Après Exilium, Rémi sans famille, Pot-Bouille et La Curée, le scénariste Cédric Simon et l’illustrateur Éric Stalner font de nouveau équipe pour une plongée historique dans le bidonville de Paris, avec l’album L’Oiseau rare.
Quand on pense aux bidonvilles, on a tendance à imaginer les townships de Johannesburg ou les favélas de Rio de Janeiro, mais au 19e siècle, un immense bidonville, surnommé la Zone, entourait la ville de Paris, peuplé par les citoyens les plus pauvres de la capitale, dont des ouvriers, d’anciens paysans, des voleurs et des prostituées. Parmi ces laissés pour compte de la société se trouve Eugénie, une jeune fille rêvant de devenir comédienne. Pendant qu’elle chante pour divertir les passants, accompagnée par son grand-père Arthur à l’orgue de barbarie, ses complices Tibor, un ancien dompteur hongrois, et les frères Lucien et Constantin, en profitent pour détrousser les badauds attroupés. Unie par le crime et la pauvreté, la petite famille reconstituée multiplie les magouilles dans l’espoir de financer la reconstruction de l’Oiseau rare, le cabaret des parents d’Eugénie détruit dans un incendie, mais une survie de plus en plus difficile et la rencontre avec son idole, la grande Sarah Bernhardt, remettront en question les plans de la jeune fille.

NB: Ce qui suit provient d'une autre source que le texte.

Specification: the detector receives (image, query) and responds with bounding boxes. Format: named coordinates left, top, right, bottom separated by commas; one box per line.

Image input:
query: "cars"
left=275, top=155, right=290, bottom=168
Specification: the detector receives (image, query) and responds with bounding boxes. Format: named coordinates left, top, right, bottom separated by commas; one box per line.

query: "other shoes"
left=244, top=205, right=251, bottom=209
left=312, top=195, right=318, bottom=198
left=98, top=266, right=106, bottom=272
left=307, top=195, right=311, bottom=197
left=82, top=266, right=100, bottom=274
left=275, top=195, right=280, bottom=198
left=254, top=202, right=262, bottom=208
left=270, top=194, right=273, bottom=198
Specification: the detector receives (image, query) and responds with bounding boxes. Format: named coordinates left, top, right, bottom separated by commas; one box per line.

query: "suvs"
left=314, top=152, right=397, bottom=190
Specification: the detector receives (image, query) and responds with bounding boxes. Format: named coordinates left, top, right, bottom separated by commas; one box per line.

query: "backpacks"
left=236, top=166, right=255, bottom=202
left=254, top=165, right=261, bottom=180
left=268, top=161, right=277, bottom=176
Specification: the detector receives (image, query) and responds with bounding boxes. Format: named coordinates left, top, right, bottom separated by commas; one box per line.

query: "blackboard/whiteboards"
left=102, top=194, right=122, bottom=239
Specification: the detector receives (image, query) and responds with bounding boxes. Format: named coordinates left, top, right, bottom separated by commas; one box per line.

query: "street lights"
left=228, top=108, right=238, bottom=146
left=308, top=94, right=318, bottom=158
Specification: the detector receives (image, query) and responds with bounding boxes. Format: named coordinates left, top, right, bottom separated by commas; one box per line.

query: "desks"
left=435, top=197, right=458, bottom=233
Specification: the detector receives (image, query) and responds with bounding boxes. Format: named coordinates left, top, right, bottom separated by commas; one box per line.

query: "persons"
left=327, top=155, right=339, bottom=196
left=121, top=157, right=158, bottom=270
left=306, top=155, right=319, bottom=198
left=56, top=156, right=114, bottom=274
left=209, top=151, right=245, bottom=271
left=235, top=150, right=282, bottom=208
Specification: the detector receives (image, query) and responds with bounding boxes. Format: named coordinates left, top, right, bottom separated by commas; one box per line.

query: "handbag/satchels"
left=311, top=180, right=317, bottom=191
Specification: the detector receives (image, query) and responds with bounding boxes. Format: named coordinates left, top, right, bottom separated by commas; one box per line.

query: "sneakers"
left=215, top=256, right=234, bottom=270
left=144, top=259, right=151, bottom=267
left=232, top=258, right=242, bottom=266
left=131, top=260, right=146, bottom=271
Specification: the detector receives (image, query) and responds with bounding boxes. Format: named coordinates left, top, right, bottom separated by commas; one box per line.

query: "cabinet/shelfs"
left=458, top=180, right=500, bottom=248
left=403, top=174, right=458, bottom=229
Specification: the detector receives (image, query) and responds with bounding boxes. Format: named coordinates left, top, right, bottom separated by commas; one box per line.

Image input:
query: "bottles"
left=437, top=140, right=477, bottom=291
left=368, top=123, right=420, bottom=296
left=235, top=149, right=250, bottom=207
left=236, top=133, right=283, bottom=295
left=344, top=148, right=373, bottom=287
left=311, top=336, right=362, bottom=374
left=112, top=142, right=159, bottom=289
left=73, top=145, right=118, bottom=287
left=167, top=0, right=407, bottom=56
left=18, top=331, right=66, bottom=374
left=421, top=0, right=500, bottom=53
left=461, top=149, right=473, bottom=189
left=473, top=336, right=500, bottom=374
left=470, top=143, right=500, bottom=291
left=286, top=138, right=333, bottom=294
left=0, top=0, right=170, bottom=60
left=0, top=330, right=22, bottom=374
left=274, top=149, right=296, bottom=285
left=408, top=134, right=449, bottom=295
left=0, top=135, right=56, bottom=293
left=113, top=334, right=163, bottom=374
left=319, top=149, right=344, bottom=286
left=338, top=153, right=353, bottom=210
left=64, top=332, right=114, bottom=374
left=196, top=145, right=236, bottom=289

C’est une photographie en noir et blanc d’Eugène Atget montrant une petite chanteuse au regard lumineux et découverte par Éric Stalner il y a longtemps dans un livre sur le vieux Paris qui est à l’origine de L’Oiseau rare, et avec son complice Cédric Simon, il a décidé d’imaginer une histoire autour de cette jeune fille que le temps a oublié. Replongeant en 1898, à l’époque où la spéculation immobilière chassait déjà les plus démunis de la capitale, la bande dessinée dépeint avec brio l’existence précaire des habitants de la Zone, et de ces petits criminels, qualifiés « d’Apaches » par la police. Sans expliquer comment la bande s’est formée autour du rêve d’Eugénie, les cinq filous que l’on côtoie dans l’album sont éminemment sympathiques, et en dépit d’un décor digne d’un roman d’Émile Zola, le récit évite le misérabilisme et propose même une dose de fantaisie, avec ses tigres, ses boas, ses dromadaires, et autres animaux de cirque volés par des « zonards », et cachés au cœur du bidonville.
Éric Stalner illustre des bandes dessinées depuis plus de trente ans, et fort de sa longue expérience, il utilise ici un style classique, empreint de réalisme historique, pour redonner vie au bidonville de Paris, avec ses petites maisonnettes fabriquées de matériaux recyclés, ses roulottes, ses tentes, sa végétation sauvage, ses chats errants et ses enfants déambulant pieds nus. Il dote ses personnages de gueules typées et mémorables, et dessine plusieurs scènes en contreplongée pour en augmenter l’aspect dramatique. À la pauvreté extrême de la Zone, il oppose toute l’opulence des quartiers bourgeois de la ville lumière, dont le luxueux Théâtre de la Renaissance. L’album se termine sur un cahier pédagogique de quelques pages, accompagné de photos d’époque et décrivant l’origine et le démantèlement progressif du bidonville, ainsi que deux courtes biographies, l’une sur Sarah Bernhardt, l’autre sur le photographe Eugène Atget.
On dit souvent que l’Histoire est écrite par les vainqueurs, mais avec L’Oiseau rare, Éric Stalner et Cédric Simon s’attardent aux laissés pour compte de la société, dans un récit attachant qui illustre la difficulté de réaliser ses rêves quand on doit se battre simplement pour survivre.
L’Oiseau rare, Tome 1: Eugénie, de Cédric Simon et Éric Stalner. Publié aux éditions Grand Angle, 64 pages.